# Help in May CookOff BURGER problem

I was trying to upsolve this Problem

I was able to come up with this approach (which still seems correct to me)

Approach

Y needs to be divisible by X in order to get the required sum.

Moreover we need to find some n such that `X * (pow(2, n) - 1) == Y ` (the sum of gp), which emplies → `pow(2, n) == 1 + Y / X` of course we can break `n` in many terms.

That’s what I do → I calculated `int current_n = log2(1 + Y / X)` (took the `floor` by default) and subtract the sum of this gp upto `current_n` terms from Y that is `X * (pow(2, current_n) - 1)` keep repeating it until Y becomes 0.

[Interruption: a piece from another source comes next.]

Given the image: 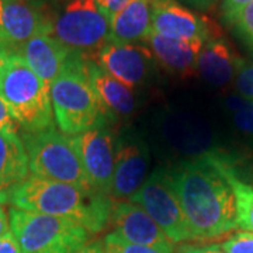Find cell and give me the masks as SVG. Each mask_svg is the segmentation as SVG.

And also inserting this `current_n` in a `set` to maintain the unique set of burger eating minutes, as asked in the problem!

The moment we find that some `current_n` has already occurred then we can’t take that length again, this is the greedy approach and has to be optimal!

Time Complexity is `logarithmic` per test because we are subtracting the maximum sum (upto Y) in each iteration (essentially removing 1 bit, from Y)

Code

Submission

I even learnt and tried stress testing my solution with an accepted solution to find the bug. But I think my tests were weak. I couldn’t find any counter case.

Any help would be appreciated: please provide some counter test or the bug in the code / approach!